You are asked to filter the data below and copy every line holding "diversity".

- - -

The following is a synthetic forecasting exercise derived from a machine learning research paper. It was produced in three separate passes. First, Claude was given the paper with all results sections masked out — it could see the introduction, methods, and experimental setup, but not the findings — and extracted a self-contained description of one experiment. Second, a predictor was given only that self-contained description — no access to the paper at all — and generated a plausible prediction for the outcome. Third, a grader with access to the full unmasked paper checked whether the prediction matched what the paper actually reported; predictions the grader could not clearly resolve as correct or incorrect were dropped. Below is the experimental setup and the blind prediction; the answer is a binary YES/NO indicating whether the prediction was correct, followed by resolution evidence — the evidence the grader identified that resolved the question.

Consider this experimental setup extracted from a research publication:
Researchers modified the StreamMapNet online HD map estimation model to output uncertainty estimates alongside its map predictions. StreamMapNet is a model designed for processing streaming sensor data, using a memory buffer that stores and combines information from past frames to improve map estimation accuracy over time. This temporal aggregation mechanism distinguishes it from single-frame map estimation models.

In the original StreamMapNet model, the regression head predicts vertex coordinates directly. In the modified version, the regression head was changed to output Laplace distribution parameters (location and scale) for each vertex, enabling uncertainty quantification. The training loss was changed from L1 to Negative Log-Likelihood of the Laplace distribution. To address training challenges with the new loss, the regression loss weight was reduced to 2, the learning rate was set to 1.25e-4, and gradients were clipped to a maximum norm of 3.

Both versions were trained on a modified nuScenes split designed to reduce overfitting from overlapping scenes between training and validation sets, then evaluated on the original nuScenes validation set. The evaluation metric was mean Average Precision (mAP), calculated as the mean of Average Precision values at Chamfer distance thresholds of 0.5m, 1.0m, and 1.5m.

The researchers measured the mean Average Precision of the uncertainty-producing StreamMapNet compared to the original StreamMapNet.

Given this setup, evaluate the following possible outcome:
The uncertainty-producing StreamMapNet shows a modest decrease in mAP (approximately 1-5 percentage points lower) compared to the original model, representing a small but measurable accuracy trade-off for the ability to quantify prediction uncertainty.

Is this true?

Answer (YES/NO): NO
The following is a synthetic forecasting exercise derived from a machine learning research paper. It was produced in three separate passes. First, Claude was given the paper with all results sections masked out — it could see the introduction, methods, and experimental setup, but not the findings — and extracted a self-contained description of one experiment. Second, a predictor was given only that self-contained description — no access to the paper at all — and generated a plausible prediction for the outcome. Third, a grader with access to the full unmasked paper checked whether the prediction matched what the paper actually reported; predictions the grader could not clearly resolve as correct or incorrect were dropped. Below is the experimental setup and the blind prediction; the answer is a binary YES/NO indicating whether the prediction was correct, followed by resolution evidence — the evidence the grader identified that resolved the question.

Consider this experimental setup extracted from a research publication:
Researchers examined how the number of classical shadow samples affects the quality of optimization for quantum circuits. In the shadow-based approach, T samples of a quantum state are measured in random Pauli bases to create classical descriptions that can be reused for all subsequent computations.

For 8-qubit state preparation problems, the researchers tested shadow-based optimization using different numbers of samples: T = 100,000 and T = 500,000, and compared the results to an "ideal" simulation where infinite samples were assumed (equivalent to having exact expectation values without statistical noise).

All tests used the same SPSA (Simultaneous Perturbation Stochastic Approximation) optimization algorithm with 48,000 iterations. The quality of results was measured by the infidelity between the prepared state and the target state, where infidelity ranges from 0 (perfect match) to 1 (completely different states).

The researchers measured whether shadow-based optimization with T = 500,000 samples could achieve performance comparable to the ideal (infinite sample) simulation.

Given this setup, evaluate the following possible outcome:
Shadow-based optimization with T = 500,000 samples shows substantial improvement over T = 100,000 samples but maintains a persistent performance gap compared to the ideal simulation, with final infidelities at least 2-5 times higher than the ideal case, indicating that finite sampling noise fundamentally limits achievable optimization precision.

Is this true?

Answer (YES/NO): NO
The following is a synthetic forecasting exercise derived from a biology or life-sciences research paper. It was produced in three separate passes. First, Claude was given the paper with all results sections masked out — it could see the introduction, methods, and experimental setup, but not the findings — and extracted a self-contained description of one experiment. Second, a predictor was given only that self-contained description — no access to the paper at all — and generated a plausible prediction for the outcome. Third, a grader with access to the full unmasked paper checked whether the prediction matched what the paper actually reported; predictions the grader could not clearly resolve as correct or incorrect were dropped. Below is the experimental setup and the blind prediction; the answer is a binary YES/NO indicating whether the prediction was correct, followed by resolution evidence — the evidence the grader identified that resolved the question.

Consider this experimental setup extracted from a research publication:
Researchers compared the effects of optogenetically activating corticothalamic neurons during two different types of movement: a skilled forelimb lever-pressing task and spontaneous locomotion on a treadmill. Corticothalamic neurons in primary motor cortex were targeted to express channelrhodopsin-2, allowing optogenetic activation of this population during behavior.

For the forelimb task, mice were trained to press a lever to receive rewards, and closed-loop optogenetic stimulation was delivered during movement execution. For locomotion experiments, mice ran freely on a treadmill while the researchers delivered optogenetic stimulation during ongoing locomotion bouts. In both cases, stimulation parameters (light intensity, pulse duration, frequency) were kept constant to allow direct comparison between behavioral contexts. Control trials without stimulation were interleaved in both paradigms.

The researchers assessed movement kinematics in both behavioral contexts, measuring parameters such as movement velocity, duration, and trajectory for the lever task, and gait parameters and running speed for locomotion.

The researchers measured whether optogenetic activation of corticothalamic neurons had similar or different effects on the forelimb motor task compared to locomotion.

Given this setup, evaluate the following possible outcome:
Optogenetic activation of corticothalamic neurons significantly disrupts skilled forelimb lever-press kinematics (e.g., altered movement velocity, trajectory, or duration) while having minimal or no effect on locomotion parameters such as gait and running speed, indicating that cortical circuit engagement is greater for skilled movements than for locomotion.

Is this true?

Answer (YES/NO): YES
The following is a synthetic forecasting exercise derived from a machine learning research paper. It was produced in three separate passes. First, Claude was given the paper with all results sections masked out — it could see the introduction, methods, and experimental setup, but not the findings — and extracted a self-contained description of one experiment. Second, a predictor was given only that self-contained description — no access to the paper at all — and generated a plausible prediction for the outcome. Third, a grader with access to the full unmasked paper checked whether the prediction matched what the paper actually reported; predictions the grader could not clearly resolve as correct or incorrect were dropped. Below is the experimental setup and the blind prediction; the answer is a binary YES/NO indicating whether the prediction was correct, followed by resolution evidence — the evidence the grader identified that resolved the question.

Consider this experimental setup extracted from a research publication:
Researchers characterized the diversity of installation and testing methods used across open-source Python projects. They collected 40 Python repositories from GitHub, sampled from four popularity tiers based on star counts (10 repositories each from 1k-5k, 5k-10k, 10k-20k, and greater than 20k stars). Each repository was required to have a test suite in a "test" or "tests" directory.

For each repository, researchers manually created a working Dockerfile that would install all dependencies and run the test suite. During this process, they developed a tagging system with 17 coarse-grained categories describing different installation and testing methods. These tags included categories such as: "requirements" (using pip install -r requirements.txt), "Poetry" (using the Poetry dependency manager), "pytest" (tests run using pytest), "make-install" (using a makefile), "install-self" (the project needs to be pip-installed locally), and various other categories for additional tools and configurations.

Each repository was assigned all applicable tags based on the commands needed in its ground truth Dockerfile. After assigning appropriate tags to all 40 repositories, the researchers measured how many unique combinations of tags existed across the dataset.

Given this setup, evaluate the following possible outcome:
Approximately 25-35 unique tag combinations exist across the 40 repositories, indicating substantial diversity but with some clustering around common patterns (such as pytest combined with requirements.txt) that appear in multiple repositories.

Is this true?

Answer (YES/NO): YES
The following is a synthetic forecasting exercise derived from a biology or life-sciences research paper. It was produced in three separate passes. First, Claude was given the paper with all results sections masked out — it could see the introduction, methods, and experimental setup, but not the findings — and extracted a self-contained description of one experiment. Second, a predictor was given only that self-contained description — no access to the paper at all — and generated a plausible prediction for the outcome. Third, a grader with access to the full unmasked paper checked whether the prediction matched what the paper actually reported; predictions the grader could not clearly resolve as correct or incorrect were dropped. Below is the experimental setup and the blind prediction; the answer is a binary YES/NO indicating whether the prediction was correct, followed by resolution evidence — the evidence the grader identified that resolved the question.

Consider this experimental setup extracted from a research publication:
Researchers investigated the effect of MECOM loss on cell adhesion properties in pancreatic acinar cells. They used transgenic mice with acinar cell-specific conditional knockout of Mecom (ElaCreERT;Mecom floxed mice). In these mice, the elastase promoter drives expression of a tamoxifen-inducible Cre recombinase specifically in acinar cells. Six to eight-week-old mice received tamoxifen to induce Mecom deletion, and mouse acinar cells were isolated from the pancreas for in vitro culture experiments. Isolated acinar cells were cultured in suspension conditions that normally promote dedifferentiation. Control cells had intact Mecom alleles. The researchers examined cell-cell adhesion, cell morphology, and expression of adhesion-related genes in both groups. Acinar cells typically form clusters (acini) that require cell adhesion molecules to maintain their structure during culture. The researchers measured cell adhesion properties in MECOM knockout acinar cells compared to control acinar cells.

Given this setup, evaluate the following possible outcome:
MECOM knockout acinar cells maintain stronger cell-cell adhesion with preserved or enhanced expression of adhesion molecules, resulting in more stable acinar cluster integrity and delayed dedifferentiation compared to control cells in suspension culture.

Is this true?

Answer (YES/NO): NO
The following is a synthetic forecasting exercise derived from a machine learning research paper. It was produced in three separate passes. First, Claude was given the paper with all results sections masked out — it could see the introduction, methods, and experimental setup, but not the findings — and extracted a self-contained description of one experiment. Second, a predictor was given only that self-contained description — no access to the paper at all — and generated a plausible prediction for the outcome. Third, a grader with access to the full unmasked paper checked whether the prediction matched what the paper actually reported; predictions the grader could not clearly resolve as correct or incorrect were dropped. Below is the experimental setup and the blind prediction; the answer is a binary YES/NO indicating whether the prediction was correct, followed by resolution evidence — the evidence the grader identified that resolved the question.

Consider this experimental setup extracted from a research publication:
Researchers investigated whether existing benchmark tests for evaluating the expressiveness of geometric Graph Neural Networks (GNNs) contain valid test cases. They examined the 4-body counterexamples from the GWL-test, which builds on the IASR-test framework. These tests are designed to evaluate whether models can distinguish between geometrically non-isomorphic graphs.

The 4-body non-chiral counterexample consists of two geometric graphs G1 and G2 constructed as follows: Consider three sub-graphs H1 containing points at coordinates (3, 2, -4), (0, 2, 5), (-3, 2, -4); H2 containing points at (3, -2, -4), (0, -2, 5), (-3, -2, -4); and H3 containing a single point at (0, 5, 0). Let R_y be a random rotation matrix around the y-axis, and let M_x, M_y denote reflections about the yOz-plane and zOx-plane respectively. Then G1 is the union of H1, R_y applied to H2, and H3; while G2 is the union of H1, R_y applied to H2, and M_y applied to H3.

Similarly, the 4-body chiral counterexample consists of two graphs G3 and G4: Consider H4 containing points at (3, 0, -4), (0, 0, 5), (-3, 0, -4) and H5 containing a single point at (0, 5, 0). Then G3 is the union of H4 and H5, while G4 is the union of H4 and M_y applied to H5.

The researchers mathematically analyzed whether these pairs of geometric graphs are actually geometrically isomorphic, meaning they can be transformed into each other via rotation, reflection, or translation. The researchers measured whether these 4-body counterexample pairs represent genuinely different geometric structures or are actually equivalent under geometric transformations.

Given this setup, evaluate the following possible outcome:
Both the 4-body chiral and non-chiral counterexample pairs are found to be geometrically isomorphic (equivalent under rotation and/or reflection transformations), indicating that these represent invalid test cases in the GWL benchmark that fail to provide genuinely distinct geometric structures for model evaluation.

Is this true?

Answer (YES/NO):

- - -

▶ **Task answer**:
Researchers characterized the diversity of installation and testing methods used across open-source Python projects. They collected 40 Python repositories from GitHub, sampled from four popularity tiers based on star counts (10 repositories each from 1k-5k, 5k-10k, 10k-20k, and greater than 20k stars). Each repository was required to have a test suite in a "test" or "tests" directory.
Approximately 25-35 unique tag combinations exist across the 40 repositories, indicating substantial diversity but with some clustering around common patterns (such as pytest combined with requirements.txt) that appear in multiple repositories.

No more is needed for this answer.